### Textauszug:
————

Der Trump-Regierung reichte die durch die Förderung von Schieferöl und -gas (fracking) erlangte Energieunabhängigkeit der USA nicht. Stattdessen erklärte sie „energy dominance“ zum Ziel, sprach von „Freiheitsmolekülen“ und vom „freedom gas made in USA“. Sie begegnete Widersachern – aber auch engsten Alliierten – mit Drohungen und Sanktionen.

Seit der Wahl von Joe Biden eröffnet sich nun ein neuer Horizont konkreter Kooperationsmöglichkeiten: So gibt es etwa im Bereich erneuerbarer Energien ein enormes Potential für gemeinsame Projekte. Nach einem Bericht des Global Wind Energy Council (GWEC) planen die USA die Genehmigung von zehn Gigawatt Offshore-Windanlagen bis 2025. Ähnlich ambitioniert sind die Vorhaben im Bereich von Photovoltaik und Onshorewind.

Ein erklärter Schwerpunkt der Energiepolitik des Teams Biden-Harris wird Wasserstoff sein, wobei man in den USA nicht von „grünem“, sondern von „sauberem“ Wasserstoff spricht. Entscheidend ist demnach nicht, ob der Wasserstoff aus erneuerbaren oder fossilen Quellen gewonnen wird, sondern ob die Herstellung klimaneutral stattfindet.

————

### Bereitgestellte Daten:
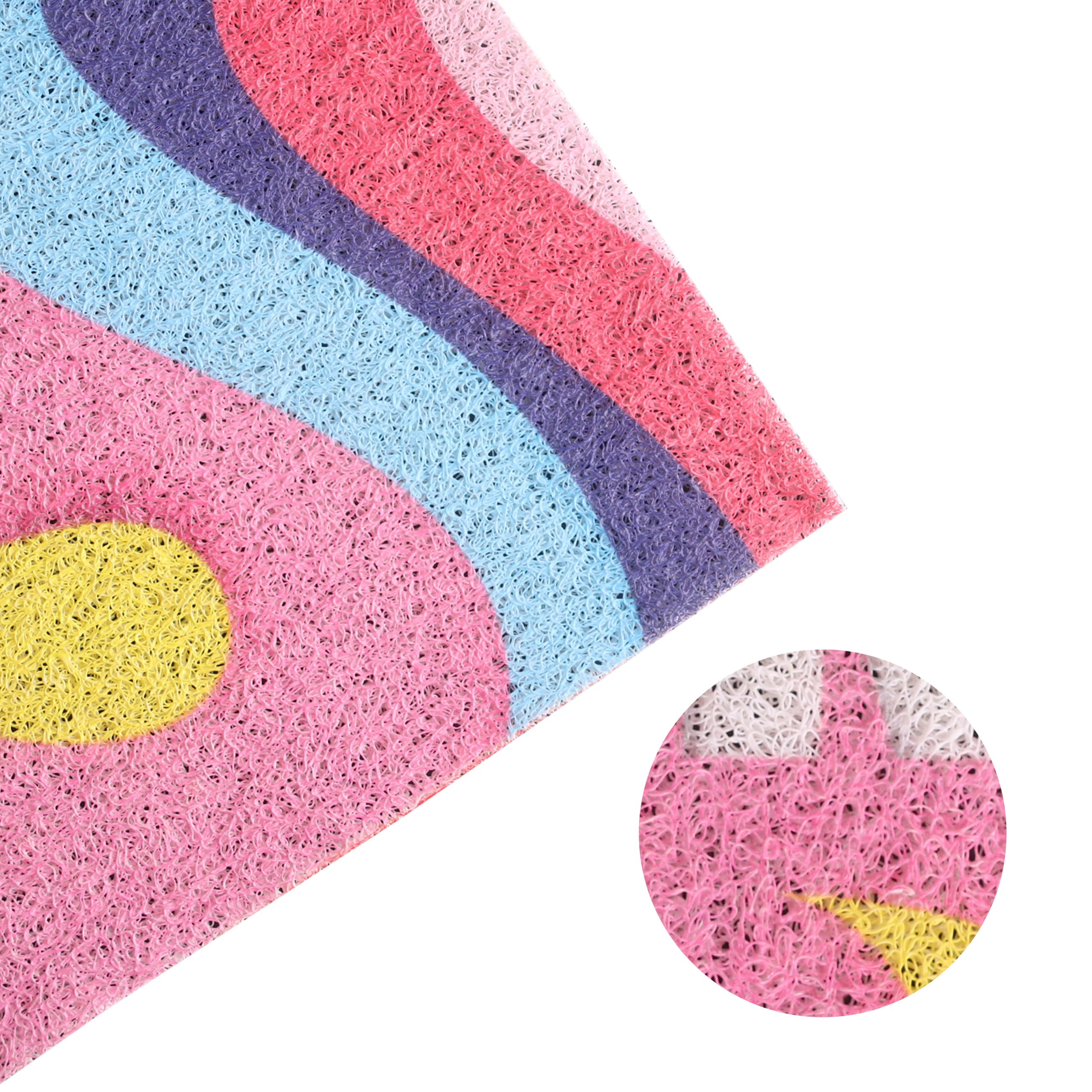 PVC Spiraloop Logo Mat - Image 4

————

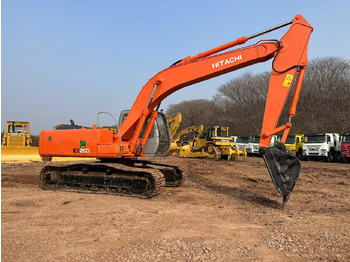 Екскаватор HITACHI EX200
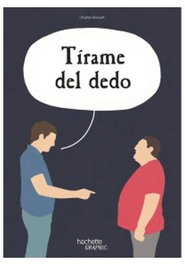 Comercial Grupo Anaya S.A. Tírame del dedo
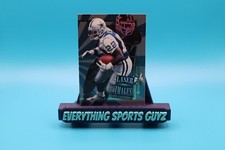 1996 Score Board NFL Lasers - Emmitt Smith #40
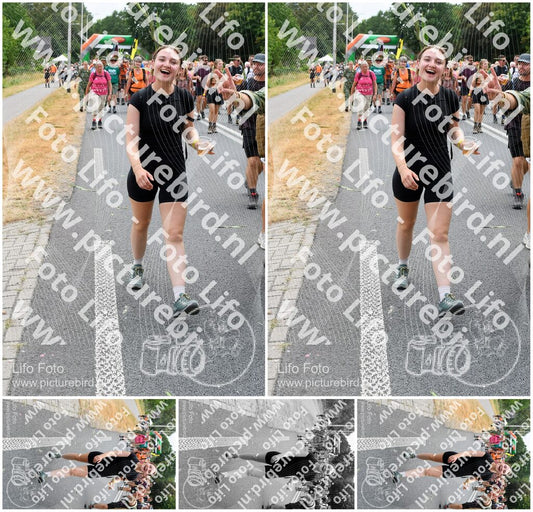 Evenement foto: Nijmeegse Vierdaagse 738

————

### Arbeitsaufträge:
a: Ändere im Textauszug zur US-Energiepolitik den Abschnitt, der mit „Ein erklärter Schwerpunkt“ beginnt und mit „Herstellung klimaneutral stattfindet.“ endet, indem du „Energiepolitik“ durch „Klimapolitik“ ersetzt.
b: Prüfe, ob die folgenden Aussagen mit dem Textauszug zur US-Energiepolitik übereinstimmen, und belege jedes Ja oder Nein mit dem entscheidenden Wortlaut: (i) Laut GWEC planen die USA bis 2025 die Genehmigung von zehn Gigawatt Offshore-Windanlagen. (ii) Die Trump-Regierung drohte nur ihren Widersachern mit Sanktionen. (iii) Für das Team Biden-Harris zählt beim Wasserstoff vor allem, ob er aus erneuerbaren Quellen stammt.
Die Daten haben einen anderen Ursprung als der Textauszug.

### Lösungen:
a:
Ein erklärter Schwerpunkt der Klimapolitik des Teams Biden-Harris wird Wasserstoff sein, wobei man in den USA nicht von „grünem“, sondern von „sauberem“ Wasserstoff spricht. Entscheidend ist demnach nicht, ob der Wasserstoff aus erneuerbaren oder fossilen Quellen gewonnen wird, sondern ob die Herstellung klimaneutral stattfindet.

b:
(i) Ja: „Nach einem Bericht des Global Wind Energy Council (GWEC) planen die USA die Genehmigung von zehn Gigawatt Offshore-Windanlagen bis 2025.“
(ii) Nein: „Sie begegnete Widersachern – aber auch engsten Alliierten – mit Drohungen und Sanktionen.“
(iii) Nein: „Entscheidend ist demnach nicht, ob der Wasserstoff aus erneuerbaren oder fossilen Quellen gewonnen wird, sondern ob die Herstellung klimaneutral stattfindet.“